Naquele exato momento a chuva começou a cair. Pedro olhou-a atentamente, as gotas de chuva caindo no rosto dela, um belo rosto de carne e osso. Não, não era um fantasma. Ela soltou uma exclamação e procurou abrigo na casa pois o alpendre estava com algumas telhas quebradas e a tempestade se intensificava. Pedro também entrou. Agora ele reconhecia a mulher, era Zulmira, a bela viúva. Quando ela surgiu de repente na penumbra que antecede a noite, Henrique e Tiago pensaram que era o fantasma de Roselena e fugiram apavorados.
- Meu nome é Pedro...
Zulmira sentou-se no chão, encostando-se a parede.
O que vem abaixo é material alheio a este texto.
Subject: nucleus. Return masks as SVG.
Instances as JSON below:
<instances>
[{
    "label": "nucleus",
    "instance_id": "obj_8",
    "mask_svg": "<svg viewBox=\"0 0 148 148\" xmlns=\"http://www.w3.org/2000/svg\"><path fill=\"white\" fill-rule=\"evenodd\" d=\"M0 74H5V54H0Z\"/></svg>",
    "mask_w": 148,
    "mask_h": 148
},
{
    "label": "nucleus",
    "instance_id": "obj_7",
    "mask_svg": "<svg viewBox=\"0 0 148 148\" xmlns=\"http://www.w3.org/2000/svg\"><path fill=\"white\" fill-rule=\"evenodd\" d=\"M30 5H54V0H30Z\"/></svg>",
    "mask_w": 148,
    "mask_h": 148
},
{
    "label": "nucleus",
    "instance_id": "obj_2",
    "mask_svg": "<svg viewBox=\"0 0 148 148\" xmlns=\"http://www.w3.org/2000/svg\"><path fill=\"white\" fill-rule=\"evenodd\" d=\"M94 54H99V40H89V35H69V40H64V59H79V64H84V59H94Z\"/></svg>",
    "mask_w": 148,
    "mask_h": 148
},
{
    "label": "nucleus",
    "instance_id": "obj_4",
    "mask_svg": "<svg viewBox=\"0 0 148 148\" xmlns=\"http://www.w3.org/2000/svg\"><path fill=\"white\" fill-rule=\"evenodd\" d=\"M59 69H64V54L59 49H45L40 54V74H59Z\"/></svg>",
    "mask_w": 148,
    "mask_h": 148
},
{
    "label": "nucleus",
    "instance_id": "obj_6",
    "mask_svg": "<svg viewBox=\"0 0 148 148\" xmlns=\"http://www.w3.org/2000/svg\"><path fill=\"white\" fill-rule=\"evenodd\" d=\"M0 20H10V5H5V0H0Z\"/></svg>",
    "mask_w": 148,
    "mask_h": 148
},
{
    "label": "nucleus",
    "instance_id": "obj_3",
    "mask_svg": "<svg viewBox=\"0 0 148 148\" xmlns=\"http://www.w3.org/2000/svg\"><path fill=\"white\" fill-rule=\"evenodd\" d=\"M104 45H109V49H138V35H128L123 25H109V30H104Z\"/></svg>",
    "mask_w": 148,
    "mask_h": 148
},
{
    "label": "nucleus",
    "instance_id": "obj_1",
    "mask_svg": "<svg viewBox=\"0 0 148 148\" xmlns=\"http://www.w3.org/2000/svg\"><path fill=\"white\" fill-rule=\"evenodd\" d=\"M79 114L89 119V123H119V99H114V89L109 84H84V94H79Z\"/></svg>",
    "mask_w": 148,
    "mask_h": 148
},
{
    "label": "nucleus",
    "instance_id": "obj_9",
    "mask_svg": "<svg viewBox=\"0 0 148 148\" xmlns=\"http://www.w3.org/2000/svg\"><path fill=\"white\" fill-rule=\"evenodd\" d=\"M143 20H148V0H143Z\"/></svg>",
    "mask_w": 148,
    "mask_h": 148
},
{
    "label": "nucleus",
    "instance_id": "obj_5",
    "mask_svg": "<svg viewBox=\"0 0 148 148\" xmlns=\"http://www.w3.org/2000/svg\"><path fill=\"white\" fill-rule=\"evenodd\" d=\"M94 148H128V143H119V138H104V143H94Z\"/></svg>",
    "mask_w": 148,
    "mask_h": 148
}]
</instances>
- Pedro. Acho que a chuva não vai passar tão cedo! O que estava fazendo aqui? Abrigava-se do temporal? Eu também corri pra cá antes que a chuva caísse...
- Sim. Respondeu Pedro, sem saber o que fazer.
- Sente-se aqui, está ficando frio!
O rapaz sentou-se e a mulher disse:
- Eu tinha ido à casa de minha tia e...
De repente um relâmpago iluminou a escuridão e logo em seguida o trovão abalou a casa. Zulmira soltou um grito e sem nenhum pudor abraçou-se a Pedro. O rapaz sentiu no rosto a maciez e o perfume do busto dela.
Quanto mais tempo chover, melhor. Pensou ele.